Show that $[0,1] \cap \Bbb Q$ is not compact in the metric space $\Bbb Q$.
Pick $\alpha \in [0,1]$ such that $\alpha$ is irrational. Let $U_0 = \{q \in \Bbb Q : q \lt \alpha\}$ and let $U_n = \{q \in \Bbb Q : q \gt \alpha + 1/n\}, \forall n \in \Bbb N$.
$U_0$ and $U_n$ are open in $\Bbb Q$ ($\forall n \in \Bbb N$) as they describe open intervals.
Pick $p \in [0,1] \cap \Bbb Q$. If $p \lt \alpha$, then $q \in U_0$. Otherwise, if $p \gt \alpha$, then $\exists n \in \Bbb N$ such that $p \gt \alpha + 1/n$, so $p \in U_n$ for some $n \in \Bbb N$. Thus, $[0,1] \cap \Bbb Q \subseteq \cup_{n=0}^{\infty}U_n$.

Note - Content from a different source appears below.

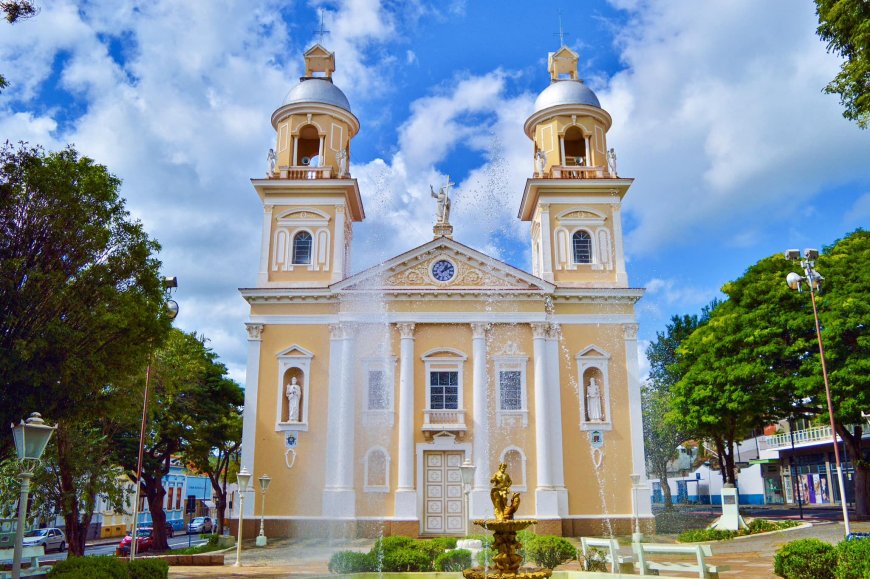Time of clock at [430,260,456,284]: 1:10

Hence, $\{U_n\}_{n=0}^{\infty}$ is an open cover of $[0,1] \cap \Bbb Q$.
Suppose for contradiction that $\{U_n\}_{n=0}^{\infty}$ has a finite subcover. Then $\exists n_1 \lt \ldots \lt n_k$ such that $[0,1] \cap \Bbb Q \subseteq \cup_{i=1}^k U_{n_i}$. It is clear that we must have $n_1 = 0$, as otherwise $[0,\alpha] \cap \Bbb Q$ is not covered (notably, $0 \notin \cup_{i=1}^k U_{n_i}$ if $n_1 \neq 0$).
Then, notice that since $n_2 \lt \ldots \lt n_k$ and $U_n = \{q \in \Bbb Q : q \gt \alpha + 1/n\}$, we have $U_{n_2} \subseteq U_{n_3} \subseteq \ldots \subseteq U_{n_k}$. Thus $[0,1] \cap \Bbb Q \subseteq U_{n_1} \cup U_{n_k}$. By the density of rationals, since $\alpha \in [0,1]$, $\exists p \in [0,1] \cap \Bbb Q$ such that $\alpha \lt p \lt \alpha + 1/n_k$. Then, $p \notin U_0$, since $p \gt \alpha$, and $p \notin U_{n_k}$, since $p \lt \alpha + 1/n_k$.
So, in fact, $U_{n_1} \cup U_{n_k}$ does not cover $[0,1] \cap \Bbb Q$, a contradiction.
Thus, $\{U_n\}_{n=0}^{\infty}$ has no finite subcover, so $[0,1] \cap \Bbb Q$ is not compact in $\Bbb Q$.
Any criticism or correction is appreciated!